**Page**.

-=-=-

Neil Hudson Portrait Dr Hudson
- Hansard - - - Excerpts

I was referring to the hon. Gentleman’s colleague.

It is therefore worrying that although the previous Administration went to great lengths to ensure that water companies were financially resilient, this Government are doing quite the opposite with Government amendment 1. That amendment, which will leave out lines 4 to 8 of clause 1, would amend the requirement for rules made by Ofwat under the clause to specifically include rules on financial reporting. That could not more clearly delineate the Conservative approach that the Labour party so derided—it promised the British people that it would do things differently—from the actual approach that Labour has taken in power.

Government amendment 1 undermines not only the hard efforts of the previous Conservative Government in taking the issue seriously, but the efforts of the cross-party consensus that secured the commitment to having financial reporting rules made by Ofwat in the Bill. That cross-party coalition, which included my Conservative colleagues in the other place, forced the Government to ensure that the original commitment would be in place in the Bill. Labour voted against the commitment and is simply seeking to overturn a clear cross-party consensus for Ofwat to be given powers to set rules on financial reporting.

-=-=-

**Data extract**.
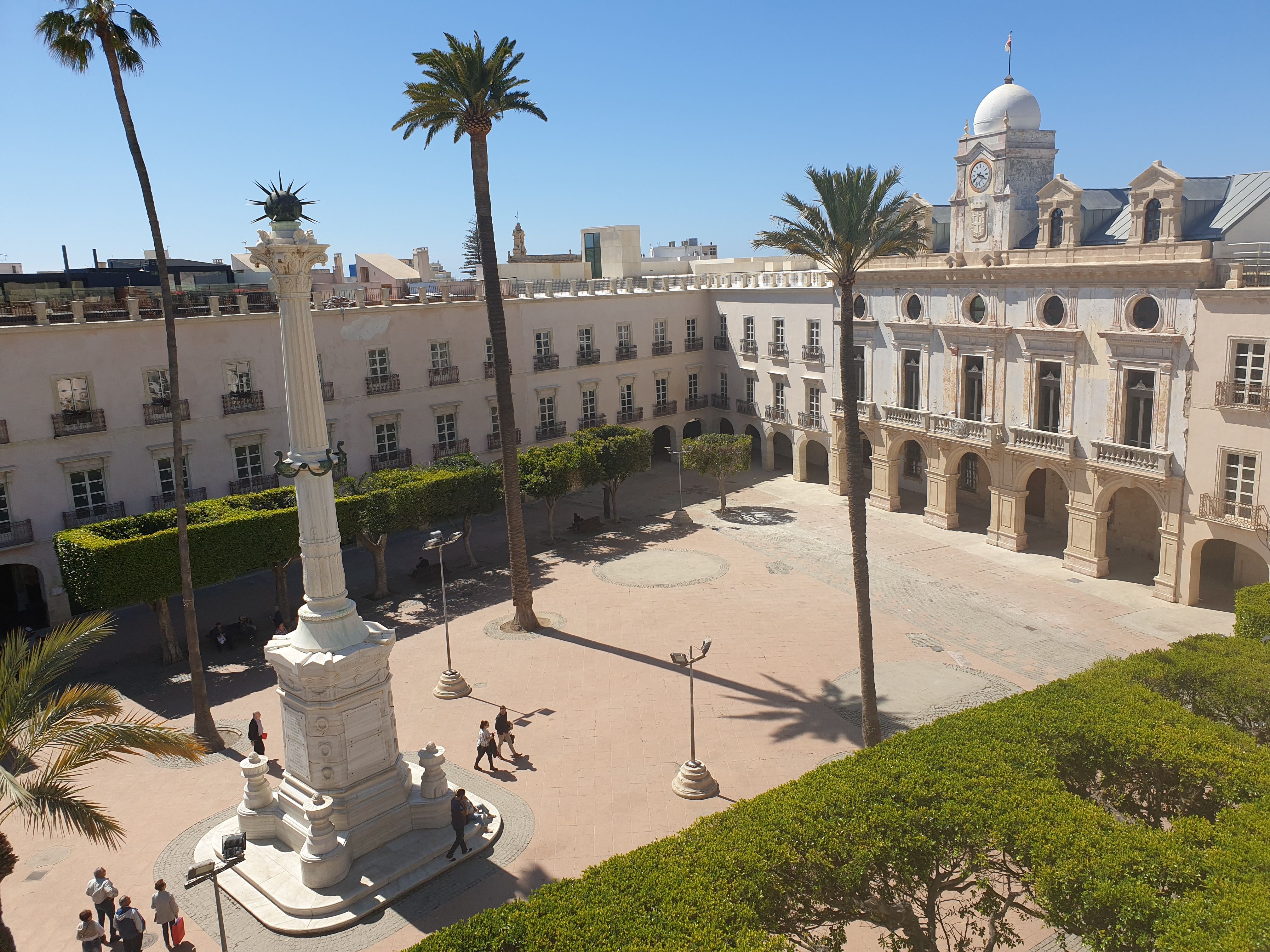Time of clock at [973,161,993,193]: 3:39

-=-=-

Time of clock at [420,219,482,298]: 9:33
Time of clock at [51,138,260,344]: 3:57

-=-=-

**Aim**.
Answer these about the debate excerpt:
1. Which lines of clause 1 would Government amendment 1 leave out?
2. What kind of rules does the speaker say Ofwat was to be given powers to set?
3. How does the speaker say Labour voted on the commitment?

**Output for this exercise**.
1. Lines 4 to 8.
2. Rules on financial reporting.
3. Labour voted against it.